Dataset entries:

-- start --

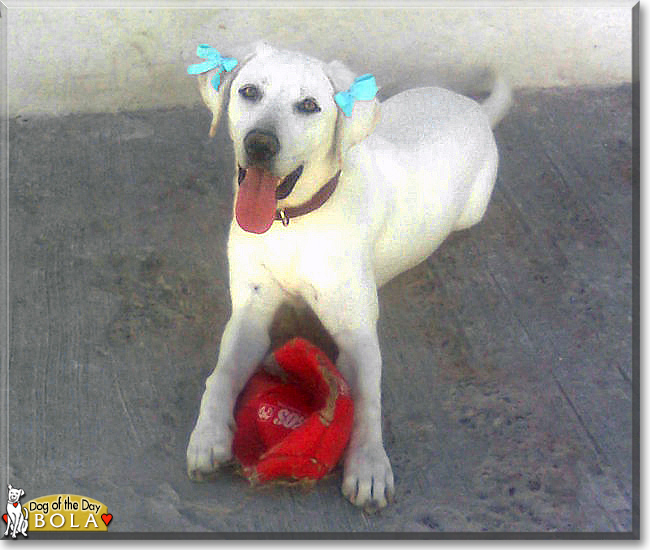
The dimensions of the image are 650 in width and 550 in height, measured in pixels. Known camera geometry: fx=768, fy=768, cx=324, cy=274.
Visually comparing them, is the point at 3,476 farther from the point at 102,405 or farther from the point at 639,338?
the point at 639,338

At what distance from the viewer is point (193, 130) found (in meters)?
4.47

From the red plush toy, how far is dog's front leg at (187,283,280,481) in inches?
2.0

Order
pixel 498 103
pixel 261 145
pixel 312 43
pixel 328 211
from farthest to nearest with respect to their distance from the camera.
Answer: pixel 312 43, pixel 498 103, pixel 328 211, pixel 261 145

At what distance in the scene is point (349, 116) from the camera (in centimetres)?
269

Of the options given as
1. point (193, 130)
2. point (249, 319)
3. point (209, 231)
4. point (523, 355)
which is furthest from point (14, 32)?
point (523, 355)

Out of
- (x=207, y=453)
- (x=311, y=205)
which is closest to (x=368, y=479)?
(x=207, y=453)

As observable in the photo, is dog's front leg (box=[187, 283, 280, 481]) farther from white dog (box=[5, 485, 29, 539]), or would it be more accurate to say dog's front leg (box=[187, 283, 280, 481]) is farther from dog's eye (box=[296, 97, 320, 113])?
dog's eye (box=[296, 97, 320, 113])

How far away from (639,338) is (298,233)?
1.66 metres

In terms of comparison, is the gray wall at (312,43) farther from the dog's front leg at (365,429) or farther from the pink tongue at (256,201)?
the dog's front leg at (365,429)

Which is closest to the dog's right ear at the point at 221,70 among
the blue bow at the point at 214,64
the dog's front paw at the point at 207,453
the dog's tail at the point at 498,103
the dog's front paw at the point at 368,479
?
the blue bow at the point at 214,64

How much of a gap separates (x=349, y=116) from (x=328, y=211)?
0.38m

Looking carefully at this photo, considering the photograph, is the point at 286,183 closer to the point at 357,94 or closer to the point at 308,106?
the point at 308,106

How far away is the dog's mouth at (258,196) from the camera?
8.66 feet

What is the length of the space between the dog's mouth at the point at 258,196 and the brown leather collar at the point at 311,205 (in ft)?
0.45
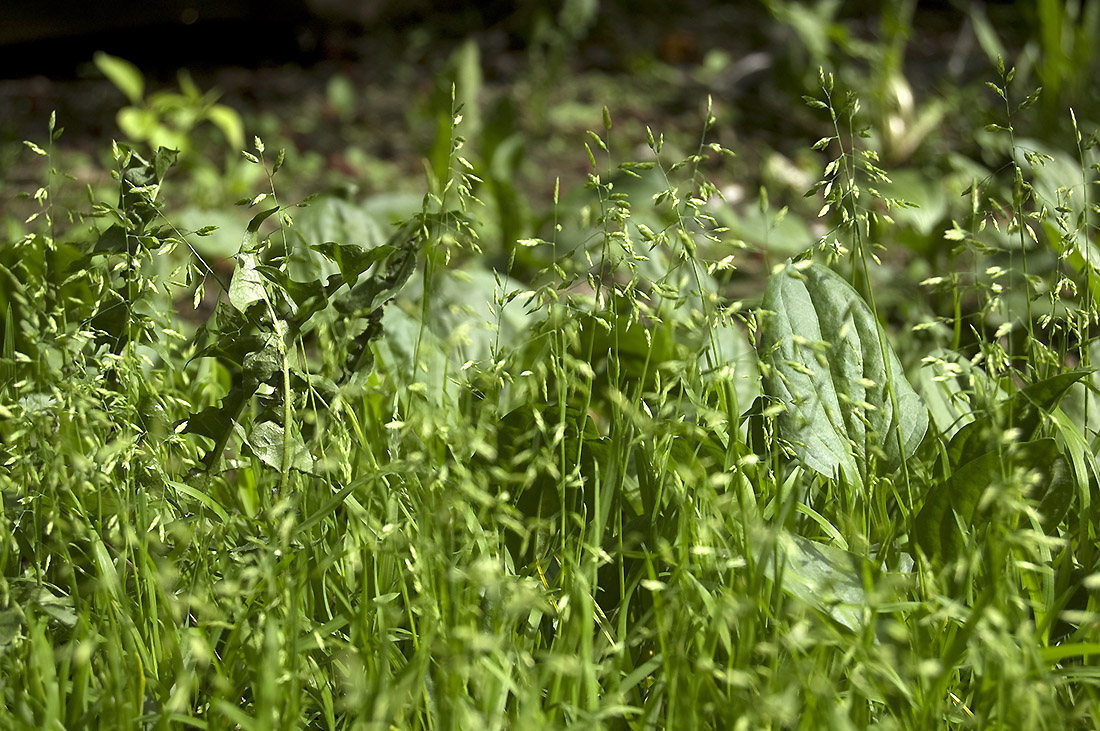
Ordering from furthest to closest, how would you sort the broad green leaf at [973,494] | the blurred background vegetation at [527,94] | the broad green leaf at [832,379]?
the blurred background vegetation at [527,94]
the broad green leaf at [832,379]
the broad green leaf at [973,494]

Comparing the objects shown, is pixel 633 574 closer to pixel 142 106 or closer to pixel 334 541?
pixel 334 541

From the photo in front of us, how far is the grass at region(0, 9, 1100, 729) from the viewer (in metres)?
0.86

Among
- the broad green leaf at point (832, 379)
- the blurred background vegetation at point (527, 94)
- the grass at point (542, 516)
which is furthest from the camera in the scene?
the blurred background vegetation at point (527, 94)

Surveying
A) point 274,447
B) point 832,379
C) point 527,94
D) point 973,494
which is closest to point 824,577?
point 973,494

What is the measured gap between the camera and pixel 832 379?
125 centimetres

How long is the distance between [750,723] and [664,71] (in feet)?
14.2

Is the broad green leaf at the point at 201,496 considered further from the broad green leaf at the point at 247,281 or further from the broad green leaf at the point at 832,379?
the broad green leaf at the point at 832,379

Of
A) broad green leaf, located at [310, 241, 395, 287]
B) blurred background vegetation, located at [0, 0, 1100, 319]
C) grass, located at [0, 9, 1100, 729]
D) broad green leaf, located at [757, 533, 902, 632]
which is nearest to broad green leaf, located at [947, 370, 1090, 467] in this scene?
grass, located at [0, 9, 1100, 729]

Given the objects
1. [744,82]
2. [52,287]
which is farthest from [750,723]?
[744,82]

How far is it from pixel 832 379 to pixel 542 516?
0.41 meters

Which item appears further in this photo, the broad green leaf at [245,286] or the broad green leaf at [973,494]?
the broad green leaf at [245,286]

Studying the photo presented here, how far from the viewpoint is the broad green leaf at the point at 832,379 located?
1.18 meters

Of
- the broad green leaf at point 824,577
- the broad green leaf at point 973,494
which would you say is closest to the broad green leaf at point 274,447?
the broad green leaf at point 824,577

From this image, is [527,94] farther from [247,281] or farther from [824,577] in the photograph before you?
[824,577]
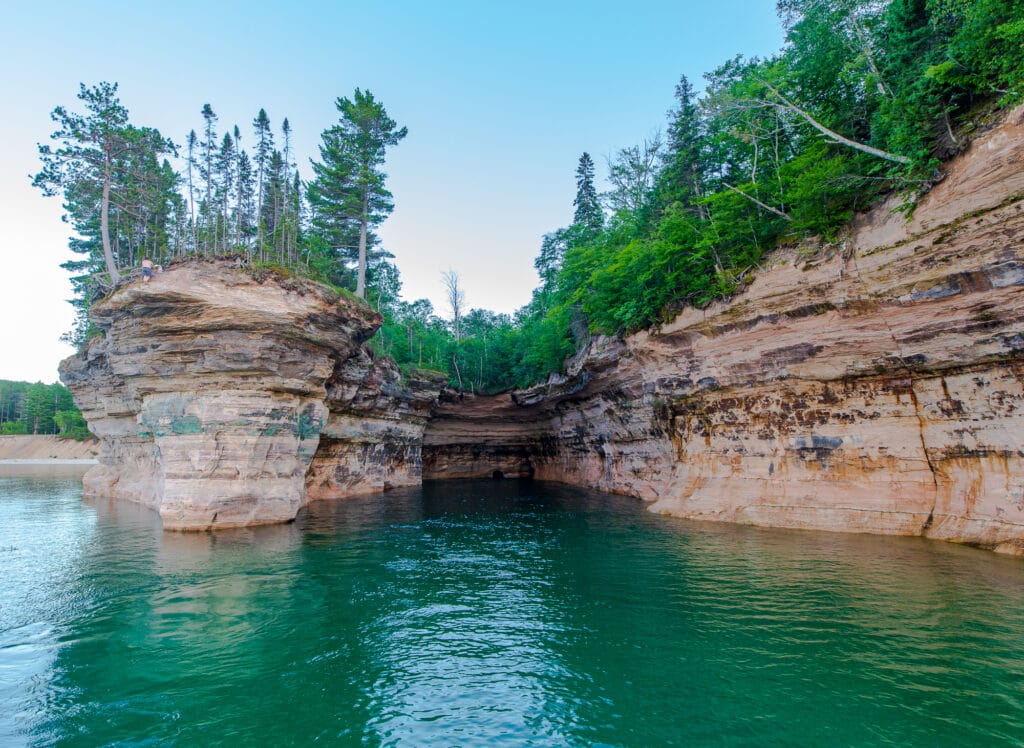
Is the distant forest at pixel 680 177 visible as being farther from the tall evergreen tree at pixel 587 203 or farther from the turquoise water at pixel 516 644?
the turquoise water at pixel 516 644

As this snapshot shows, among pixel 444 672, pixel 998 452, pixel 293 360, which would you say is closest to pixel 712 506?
pixel 998 452

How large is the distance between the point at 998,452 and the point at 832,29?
1698 cm

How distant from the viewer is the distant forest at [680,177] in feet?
40.2

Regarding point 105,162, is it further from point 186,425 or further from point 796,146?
point 796,146

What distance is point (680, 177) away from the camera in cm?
2447

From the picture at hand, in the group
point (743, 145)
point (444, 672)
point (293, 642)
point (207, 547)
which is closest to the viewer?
point (444, 672)

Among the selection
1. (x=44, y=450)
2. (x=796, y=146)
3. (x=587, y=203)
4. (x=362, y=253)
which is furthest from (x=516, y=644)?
(x=44, y=450)

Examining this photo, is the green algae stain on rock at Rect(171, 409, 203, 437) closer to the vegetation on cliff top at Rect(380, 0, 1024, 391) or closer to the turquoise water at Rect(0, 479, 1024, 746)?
the turquoise water at Rect(0, 479, 1024, 746)

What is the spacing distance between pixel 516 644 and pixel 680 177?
78.9 ft

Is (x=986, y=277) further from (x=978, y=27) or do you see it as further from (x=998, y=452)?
(x=978, y=27)

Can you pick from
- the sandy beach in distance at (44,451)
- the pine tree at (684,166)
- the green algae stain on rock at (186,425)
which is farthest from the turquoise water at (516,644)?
the sandy beach in distance at (44,451)

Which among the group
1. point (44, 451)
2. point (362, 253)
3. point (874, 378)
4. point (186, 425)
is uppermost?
point (362, 253)

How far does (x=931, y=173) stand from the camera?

-- end --

Reproduce every one of the entries above line for line, without altering a single character. Omit the pictures from your copy.

The dimensions of the image are 650 in width and 550 in height, measured in pixels. Known camera geometry: fx=768, fy=768, cx=324, cy=274.
Visually comparing them, is the point at 3,476 farther from the point at 102,405 or farther from the point at 639,338?
the point at 639,338

At what distance from the viewer is point (193, 130) found (in meters)?
4.47

From the red plush toy, how far is dog's front leg at (187,283,280,481) in inches?
2.0

Order
pixel 498 103
pixel 261 145
pixel 312 43
pixel 328 211
from farthest to nearest with respect to their distance from the camera.
Answer: pixel 312 43, pixel 498 103, pixel 328 211, pixel 261 145

At what distance in the scene is point (349, 116) from the camera (in centimetres)?
269

Of the options given as
1. point (193, 130)
2. point (249, 319)
3. point (209, 231)
4. point (523, 355)
which is furthest from point (14, 32)?
point (523, 355)

Out of
- (x=207, y=453)
- (x=311, y=205)
which is closest to (x=368, y=479)?
(x=207, y=453)

As observable in the photo, is dog's front leg (box=[187, 283, 280, 481]) farther from white dog (box=[5, 485, 29, 539]), or would it be more accurate to say dog's front leg (box=[187, 283, 280, 481]) is farther from dog's eye (box=[296, 97, 320, 113])?
dog's eye (box=[296, 97, 320, 113])

How far away from (639,338) is (298,233)?
1.66 metres

In terms of comparison, is the gray wall at (312,43) farther from the dog's front leg at (365,429) or farther from the pink tongue at (256,201)?
the dog's front leg at (365,429)

Which is closest to the dog's right ear at the point at 221,70 among
the blue bow at the point at 214,64
the dog's front paw at the point at 207,453
the dog's tail at the point at 498,103
the dog's front paw at the point at 368,479
?
the blue bow at the point at 214,64

How much of a gap separates (x=349, y=116) from (x=328, y=211)?
0.38m

Looking carefully at this photo, considering the photograph, is the point at 286,183 closer to the point at 357,94 or closer to the point at 308,106?
the point at 308,106

How far away is the dog's mouth at (258,196) from the camera?
8.66 feet

What is the length of the space between the dog's mouth at the point at 258,196 and the brown leather collar at the point at 311,205 (in ft)?
0.45
Ordering from furthest to closest, how would you sort the broad green leaf at [973,494] | the blurred background vegetation at [527,94] | the broad green leaf at [832,379]?
the blurred background vegetation at [527,94]
the broad green leaf at [832,379]
the broad green leaf at [973,494]

Comparing the objects shown, is pixel 633 574 closer to pixel 142 106 or closer to pixel 334 541?
pixel 334 541

From the photo in front of us, how far is the grass at region(0, 9, 1100, 729) from the viewer (in metres)?
0.86

Among
- the broad green leaf at point (832, 379)
- the blurred background vegetation at point (527, 94)
- the grass at point (542, 516)
which is furthest from the camera in the scene?
the blurred background vegetation at point (527, 94)

Surveying
A) point 274,447
B) point 832,379
C) point 527,94
D) point 973,494
which is closest to point 824,577?
point 973,494

What is the measured gap between the camera and pixel 832 379?
125 centimetres

How long is the distance between [750,723] and [664,71] (in feet)?
14.2

Is the broad green leaf at the point at 201,496 considered further from the broad green leaf at the point at 247,281 or further from the broad green leaf at the point at 832,379?
the broad green leaf at the point at 832,379

Of
A) broad green leaf, located at [310, 241, 395, 287]
B) blurred background vegetation, located at [0, 0, 1100, 319]
C) grass, located at [0, 9, 1100, 729]
D) broad green leaf, located at [757, 533, 902, 632]
which is nearest to broad green leaf, located at [947, 370, 1090, 467] in this scene?
grass, located at [0, 9, 1100, 729]

Given the objects
1. [744,82]
2. [52,287]
which is farthest from [750,723]?
[744,82]

How far is it from pixel 832 379 to pixel 542 516?
0.41 meters

Which item appears further in this photo, the broad green leaf at [245,286] or the broad green leaf at [973,494]?
the broad green leaf at [245,286]

Studying the photo presented here, how far from the viewpoint is the broad green leaf at the point at 832,379 located?
1.18 meters

Of
- the broad green leaf at point 824,577
- the broad green leaf at point 973,494
which would you say is closest to the broad green leaf at point 274,447?
the broad green leaf at point 824,577

From this image, is [527,94] farther from [247,281] or farther from [824,577] in the photograph before you?
[824,577]
Is the distant forest at pixel 680 177 visible as being farther from the tall evergreen tree at pixel 587 203 or farther from the turquoise water at pixel 516 644?
the turquoise water at pixel 516 644

As this snapshot shows, among pixel 444 672, pixel 998 452, pixel 293 360, which would you say is closest to pixel 712 506?
pixel 998 452

How large is the distance between the point at 998,452 and the point at 832,29?
1698 cm

How distant from the viewer is the distant forest at [680,177] in feet?
40.2

Regarding point 105,162, is it further from point 186,425 or further from point 796,146?
point 796,146

What distance is point (680, 177) away from the camera in cm?
2447

From the picture at hand, in the group
point (743, 145)
point (444, 672)
point (293, 642)
point (207, 547)
which is closest to the viewer?
point (444, 672)

Among the selection
1. (x=44, y=450)
2. (x=796, y=146)
3. (x=587, y=203)
4. (x=362, y=253)
which is furthest from (x=516, y=644)?
(x=44, y=450)

Examining this photo, is the green algae stain on rock at Rect(171, 409, 203, 437) closer to the vegetation on cliff top at Rect(380, 0, 1024, 391) or closer to the turquoise water at Rect(0, 479, 1024, 746)?
the turquoise water at Rect(0, 479, 1024, 746)

What is the spacing distance between pixel 516 644 and pixel 680 177?
78.9 ft

Is (x=986, y=277) further from (x=978, y=27) or do you see it as further from (x=998, y=452)?
(x=978, y=27)

Can you pick from
- the sandy beach in distance at (44,451)
- the pine tree at (684,166)
- the green algae stain on rock at (186,425)
which is farthest from the turquoise water at (516,644)?
the sandy beach in distance at (44,451)

Which among the group
1. point (44, 451)
2. point (362, 253)
3. point (874, 378)
4. point (186, 425)
is uppermost?
point (362, 253)

How far does (x=931, y=173) stand from the camera?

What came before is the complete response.